An Introspective V.S.S.D. +/- Alen Ožbolt 1985–1995/1995–2018
Alen Ožbolt, ed.
Branko Cerovac, Andre Dekker, Bojan Gorenec, Tomo Stanič, Tomislav Vignjević, Alenka Zupančič, Mladen Dolar, Boris Čibej, Alen Ožbolt, Martina VovkISBN: 978-961-7009-44-6
DOI: 10.51938/9789617009446
Year of issue: 2024
No. of pages: 667
Purchase/access: prost dostop
Description:
Why a Monograph?
A MONOGRAPH as an object, a physical image, an image made of material. A catalogue as an “object of images and words.” A MONOGRAPH is a thick book, a big fat anachronism.
The idea is to insert, with a book/catalogue, matter (material) and time, a time of slow handling, slow browsing, into the quick, very quick, very dense, unclear, very unclear, fluid, instant, omnidirectional, raucous, digital… internet media landscape, that is, to introduce a bit of slow pace and a little bit of space and a little bit of thickness into the speed measured in microseconds and into the micro-thinness of information.
The form of a book/catalogue is a form of stopping time. While a book/catalogue is a well-known and still well-established form, it is nonetheless becoming maladapted to the present, awkward, clumsy – an incompatible form. A materialized image is incompatible material with microelectronics.

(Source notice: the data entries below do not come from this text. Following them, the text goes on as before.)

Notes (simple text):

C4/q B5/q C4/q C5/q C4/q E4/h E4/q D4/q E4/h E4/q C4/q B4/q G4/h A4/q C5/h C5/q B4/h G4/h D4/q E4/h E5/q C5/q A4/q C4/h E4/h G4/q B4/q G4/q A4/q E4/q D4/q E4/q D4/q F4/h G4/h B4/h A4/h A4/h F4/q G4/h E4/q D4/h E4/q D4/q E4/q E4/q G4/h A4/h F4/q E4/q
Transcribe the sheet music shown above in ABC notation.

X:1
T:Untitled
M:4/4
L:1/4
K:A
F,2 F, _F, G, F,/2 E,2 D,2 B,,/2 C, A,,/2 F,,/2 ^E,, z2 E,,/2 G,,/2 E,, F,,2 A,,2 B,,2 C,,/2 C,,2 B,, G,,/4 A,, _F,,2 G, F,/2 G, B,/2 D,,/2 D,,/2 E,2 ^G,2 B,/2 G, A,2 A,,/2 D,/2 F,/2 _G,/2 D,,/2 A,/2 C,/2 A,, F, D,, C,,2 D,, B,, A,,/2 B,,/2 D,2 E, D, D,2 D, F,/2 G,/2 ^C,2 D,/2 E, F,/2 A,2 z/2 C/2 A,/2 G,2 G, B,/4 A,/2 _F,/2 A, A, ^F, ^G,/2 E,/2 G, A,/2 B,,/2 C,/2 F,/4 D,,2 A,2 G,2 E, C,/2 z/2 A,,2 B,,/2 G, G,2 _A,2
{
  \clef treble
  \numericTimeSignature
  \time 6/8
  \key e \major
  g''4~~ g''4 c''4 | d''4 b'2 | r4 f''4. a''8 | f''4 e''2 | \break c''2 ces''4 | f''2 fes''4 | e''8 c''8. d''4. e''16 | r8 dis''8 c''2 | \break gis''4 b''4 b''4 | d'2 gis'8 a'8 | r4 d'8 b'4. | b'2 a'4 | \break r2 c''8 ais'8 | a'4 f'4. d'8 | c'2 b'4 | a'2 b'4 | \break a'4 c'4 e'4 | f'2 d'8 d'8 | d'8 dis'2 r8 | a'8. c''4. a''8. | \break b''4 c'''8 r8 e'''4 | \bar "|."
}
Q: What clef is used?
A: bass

A book/catalogue is a – smallish – object. A monographic catalogue is larger, connecting, uniting, and intertwining images and words. In the era of thin flat screens, a book/catalogue is also a matter of the volume of images and words. And the rustling of the pages of a book is a sound, and the printed colors are a scent. Creating a physical space for words and images. Creating a 3D space for the word and the picture. A catalogue as an object, a physical image, an image made of material. A catalogue as “the object of the image and the word.”
As artists we concern ourselves – not only in terms of content, not only in terms of drawing, but also by handling, with our hands and fingers, by modeling, manipulating = designing – with the form and the format and the thickness and the size of the letter, invitation leaflet, poster, catalogue, book… because form = content; it is not only about the message.
A book also always has a certain thickness. A matter of space and the matter of a book’s thickness. The thickness of a space as a concept: the space below and above, in front – behind, up and down and from the side.
Why is it interesting and why does it need to be stressed that a book/catalogue has a certain thickness and three dimensions? There is an interior of a book, something inside hidden by the book/catalogue’s sur face, by its cover; what we see also hides something at the same time.
There is also the back side of a book/catalogue, its reverse. And the bottom of a book/catalogue and a spine that opens the covers – like a door into the book. And the spine holds together the leaves, the pages of the book bearing images like cupped hands.
And also: every person is today an object, and every object can also be a person.